Coronavirus Coverage from KARK

Top UAMS doctor: Schools in areas with high COVID transmission should consider delaying in-person classes

Coronavirus

LITTLE ROCK, Ark. – Days before many schools reopen, one of the state’s top doctors announced that schools in areas where there is high transmission should consider delaying in-person instruction.

University of Arkansas for Medical Sciences Chancellor Doctor Cameron Patterson said Thursday that the situation is too critical to send students back to school where there’s high community transmission of COVID-19.

“I would hope that schools in those high transmission areas would consider deferring or delaying reopening schools to in person until the situation has calmed down,” Dr. Patterson said.

Dr. Patterson said he is a parent himself and can relate to the challenges of online learning and how it can affect children but he said the number of cases involving children are mounting and the risk for infection could increase in a classroom.

“It’s going to be completely different this school year,” said Dr. Patterson.

Extracted records »

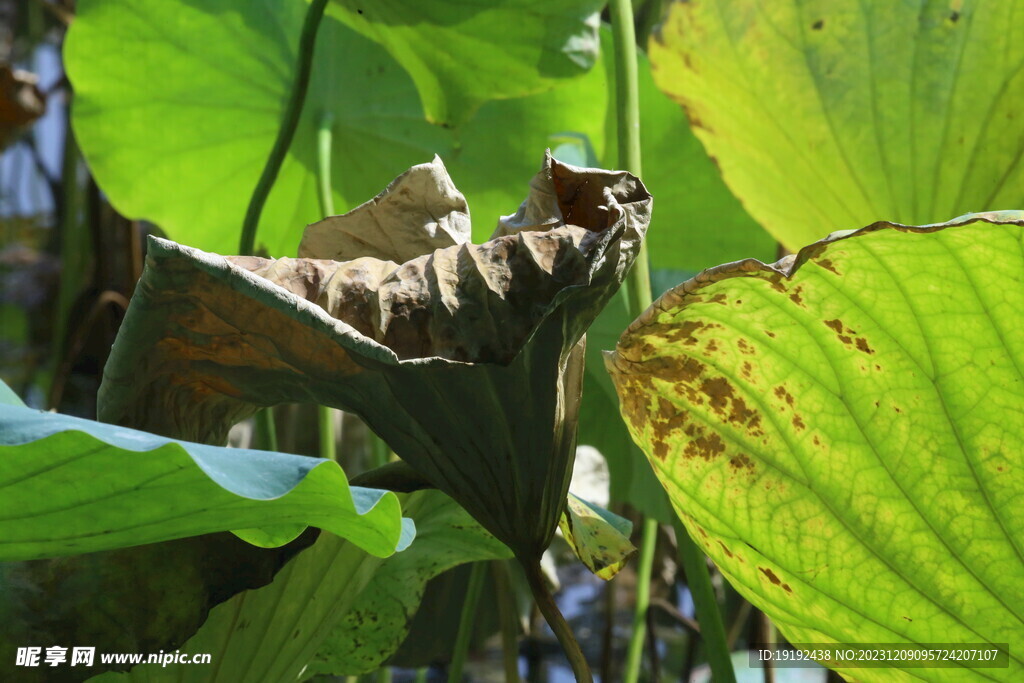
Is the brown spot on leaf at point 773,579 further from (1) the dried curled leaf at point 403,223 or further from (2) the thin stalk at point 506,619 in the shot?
(2) the thin stalk at point 506,619

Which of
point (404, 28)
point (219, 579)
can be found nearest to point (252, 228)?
point (404, 28)

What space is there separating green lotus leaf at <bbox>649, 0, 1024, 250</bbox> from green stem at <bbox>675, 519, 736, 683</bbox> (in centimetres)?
30

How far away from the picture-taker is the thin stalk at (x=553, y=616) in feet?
1.18

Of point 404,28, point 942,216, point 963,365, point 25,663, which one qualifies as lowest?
point 25,663

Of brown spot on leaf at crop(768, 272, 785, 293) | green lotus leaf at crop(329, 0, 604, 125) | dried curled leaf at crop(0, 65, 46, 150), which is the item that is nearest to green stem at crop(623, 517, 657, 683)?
green lotus leaf at crop(329, 0, 604, 125)

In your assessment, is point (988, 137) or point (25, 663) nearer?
point (25, 663)

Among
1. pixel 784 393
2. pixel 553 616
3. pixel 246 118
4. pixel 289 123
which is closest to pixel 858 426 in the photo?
pixel 784 393

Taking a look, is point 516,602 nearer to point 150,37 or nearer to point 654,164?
point 654,164

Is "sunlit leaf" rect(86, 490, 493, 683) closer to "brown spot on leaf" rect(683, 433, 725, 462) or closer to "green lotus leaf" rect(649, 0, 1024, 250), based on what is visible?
"brown spot on leaf" rect(683, 433, 725, 462)

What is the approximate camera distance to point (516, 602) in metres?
0.96

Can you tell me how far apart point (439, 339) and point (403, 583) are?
28 cm

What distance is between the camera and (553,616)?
14.6 inches

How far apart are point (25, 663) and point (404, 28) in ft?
1.64

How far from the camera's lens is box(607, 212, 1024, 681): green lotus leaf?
34cm
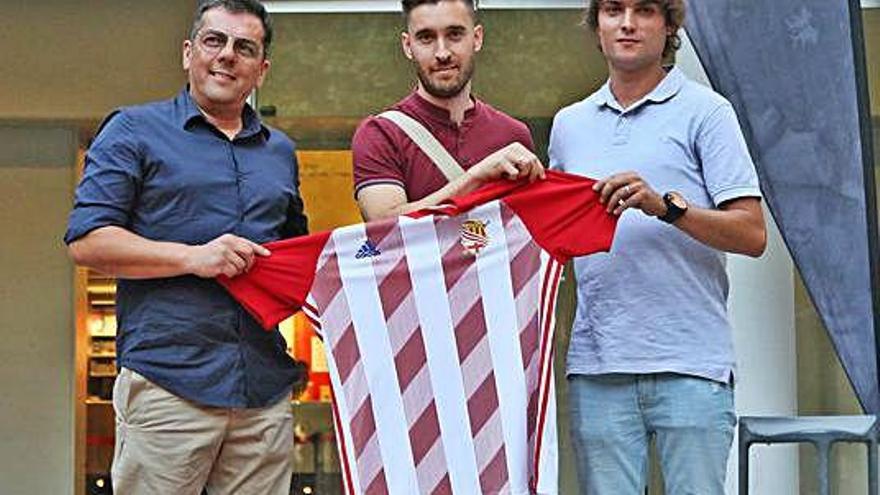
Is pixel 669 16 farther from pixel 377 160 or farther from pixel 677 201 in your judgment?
pixel 377 160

Your tasks »
1. In the school reopening article, do these statements agree with the text? Answer yes or no for each, quoting the words that decide it. (a) Cameron Patterson is the chancellor of the University of Arkansas for Medical Sciences. (b) Patterson made his remarks on a Monday. (c) Patterson said he is a parent.
2. Return the passage of the school reopening article starting with "Coronavirus Coverage from" and going on through "transmission of COVID-19.".
3. Write the next part of the school reopening article, picking up after its final sentence.
The lines aren't needed here.

Answer list »
1.
(a) Yes: "University of Arkansas for Medical Sciences Chancellor Doctor Cameron Patterson"
(b) No: "said Thursday"
(c) Yes: "he is a parent himself"

2.
Coronavirus Coverage from KARK

Top UAMS doctor: Schools in areas with high COVID transmission should consider delaying in-person classes

Coronavirus

LITTLE ROCK, Ark. – Days before many schools reopen, one of the state’s top doctors announced that schools in areas where there is high transmission should consider delaying in-person instruction.

University of Arkansas for Medical Sciences Chancellor Doctor Cameron Patterson said Thursday that the situation is too critical to send students back to school where there’s high community transmission of COVID-19.

3.
The chancellor said children are more susceptible to the Delta variant.

On Tuesday, Dr. Patterson said in a series of tweets that if schools reopen, safeguards should be in place.

“Given the rampant spread of the debilitating Delta Variant of COVID-19 in our state, no school system in Arkansas should be open for class without universal masking, social distancing, and maximal vaccination of all teachers, staff, & eligible children,” Dr. Patterson said.

Dr. Patterson said a quarter to a third of people infected with the virus are suffering from long-term consequences.

“If you’re talking about a kid, that is a life time sentence, potentially. Kidney problems, brain problems, heart problems,” he said.

Dr. Patterson noted how quickly cases spread in Marion, Arkansas where 59 students tested positive within a five day period.

“In Marion county within a week 900 students in quarantine, if that happens in multiple spots in our state we will go from a few thousand new cases a day to double or triple that,” Dr. Patterson said.